The letter was written in 1493 and speaks of the New World he found.
The United States has returned a stolen letter written by Christopher Columbus in 1493 about the discovery of the New World to the Vatican Library.
The original letter was stolen and replaced by a forgery. However, the authentic letter was found after U.S. investigators were tipped off by rare book experts, who determined that many letters written by the Italian explorer were swiped from libraries across Europe and replaced with phony copies without officials' knowledge.
It is not clear when the letters were stolen.
U.S. Ambassador Callista Gingrich presented the letter to the chief Vatican archivist, Archbishop Jean-Louis Brugues, and the prefect of the library, Bishop Cesare Pasini, at a Vatican library ceremony Thursday.
The monsignors thanked the investigators for their “keen eye and fine detective work" in locating the document.
The letter came from Mary Parsons, the widow of David Parsons, an Atlanta actuary who purchased the document from a rare book dealer in New York in 2004. He was unaware it had been stolen from the Vatican.

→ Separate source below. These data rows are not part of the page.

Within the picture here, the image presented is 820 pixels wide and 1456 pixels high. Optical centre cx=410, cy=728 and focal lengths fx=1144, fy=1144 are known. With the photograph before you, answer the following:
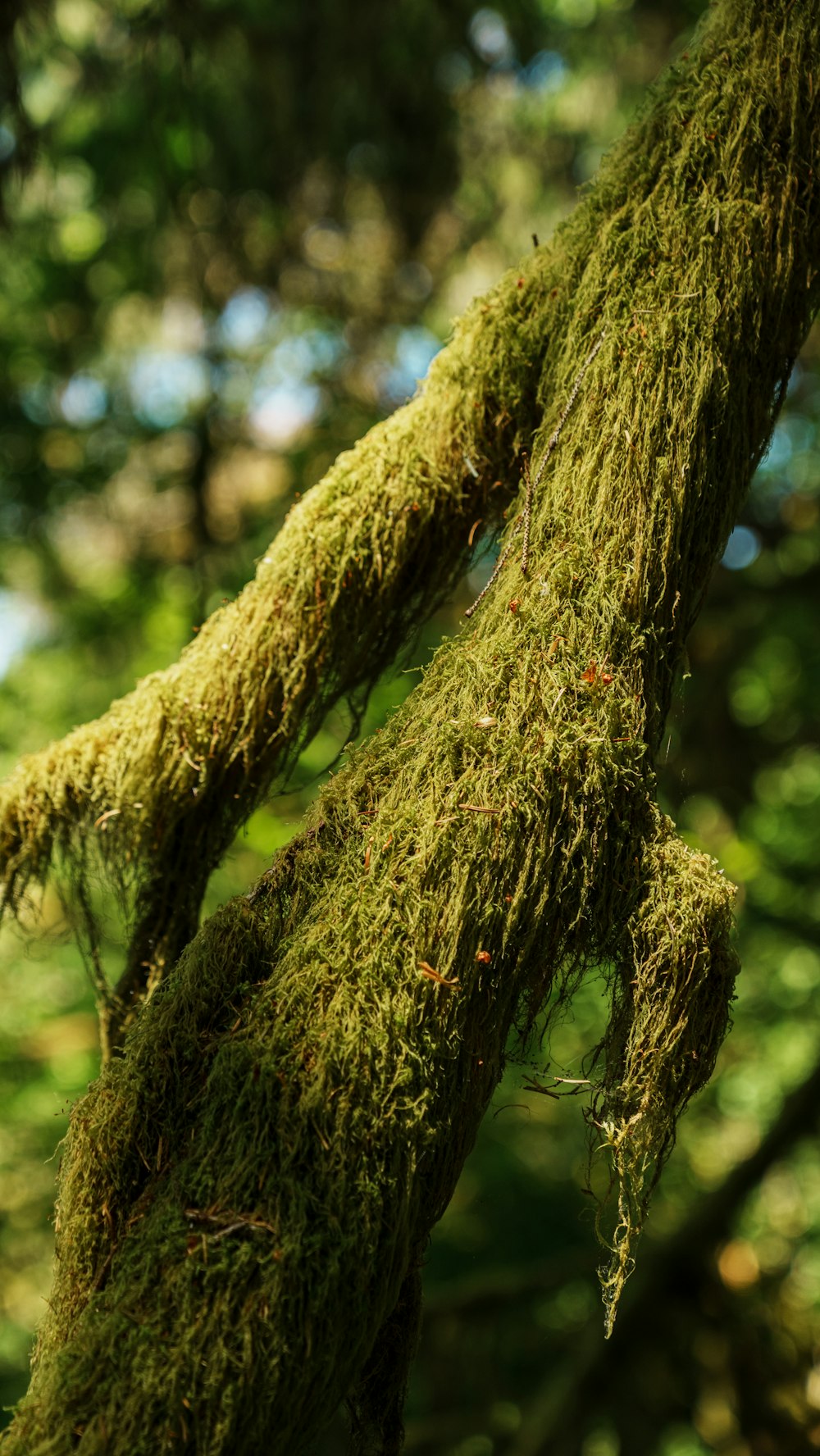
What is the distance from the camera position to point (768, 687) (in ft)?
32.0

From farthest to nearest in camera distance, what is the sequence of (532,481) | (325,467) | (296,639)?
(325,467), (296,639), (532,481)

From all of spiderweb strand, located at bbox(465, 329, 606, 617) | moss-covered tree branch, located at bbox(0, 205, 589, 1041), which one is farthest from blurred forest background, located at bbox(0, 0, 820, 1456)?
spiderweb strand, located at bbox(465, 329, 606, 617)

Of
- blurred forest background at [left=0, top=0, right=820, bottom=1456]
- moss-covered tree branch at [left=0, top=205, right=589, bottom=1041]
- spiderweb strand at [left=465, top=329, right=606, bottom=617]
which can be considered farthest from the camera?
blurred forest background at [left=0, top=0, right=820, bottom=1456]

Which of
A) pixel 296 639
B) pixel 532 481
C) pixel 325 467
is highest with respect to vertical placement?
pixel 325 467

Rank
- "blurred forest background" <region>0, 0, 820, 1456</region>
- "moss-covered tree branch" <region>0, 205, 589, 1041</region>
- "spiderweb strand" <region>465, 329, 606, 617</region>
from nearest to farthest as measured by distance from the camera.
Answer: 1. "spiderweb strand" <region>465, 329, 606, 617</region>
2. "moss-covered tree branch" <region>0, 205, 589, 1041</region>
3. "blurred forest background" <region>0, 0, 820, 1456</region>

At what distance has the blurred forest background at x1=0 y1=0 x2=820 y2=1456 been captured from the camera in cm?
593

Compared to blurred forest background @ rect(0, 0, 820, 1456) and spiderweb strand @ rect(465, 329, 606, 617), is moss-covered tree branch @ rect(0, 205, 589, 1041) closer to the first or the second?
spiderweb strand @ rect(465, 329, 606, 617)

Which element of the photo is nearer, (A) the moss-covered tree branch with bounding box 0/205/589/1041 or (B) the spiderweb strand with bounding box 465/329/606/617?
(B) the spiderweb strand with bounding box 465/329/606/617

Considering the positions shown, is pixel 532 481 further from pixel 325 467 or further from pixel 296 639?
pixel 325 467

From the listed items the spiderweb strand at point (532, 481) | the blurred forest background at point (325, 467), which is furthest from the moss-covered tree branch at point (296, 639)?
the blurred forest background at point (325, 467)

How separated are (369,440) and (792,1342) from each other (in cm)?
598

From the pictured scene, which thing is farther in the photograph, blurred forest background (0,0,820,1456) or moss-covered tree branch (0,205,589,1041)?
blurred forest background (0,0,820,1456)

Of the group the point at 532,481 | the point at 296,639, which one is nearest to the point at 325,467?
the point at 296,639

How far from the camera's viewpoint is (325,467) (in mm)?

The eight-page letter, written in Latin, discusses what Columbus saw in the New World and his impression of the region.
He said the land was "full of the greatest variety of trees reaching to the stars."
Columbus had sent the letter to King Ferdinand and Queen Isabella of Spain to offer his first impressions of the riches that were to be found in what he believed to be the eastern edge of Asia after he set sail from Portugal in 1492.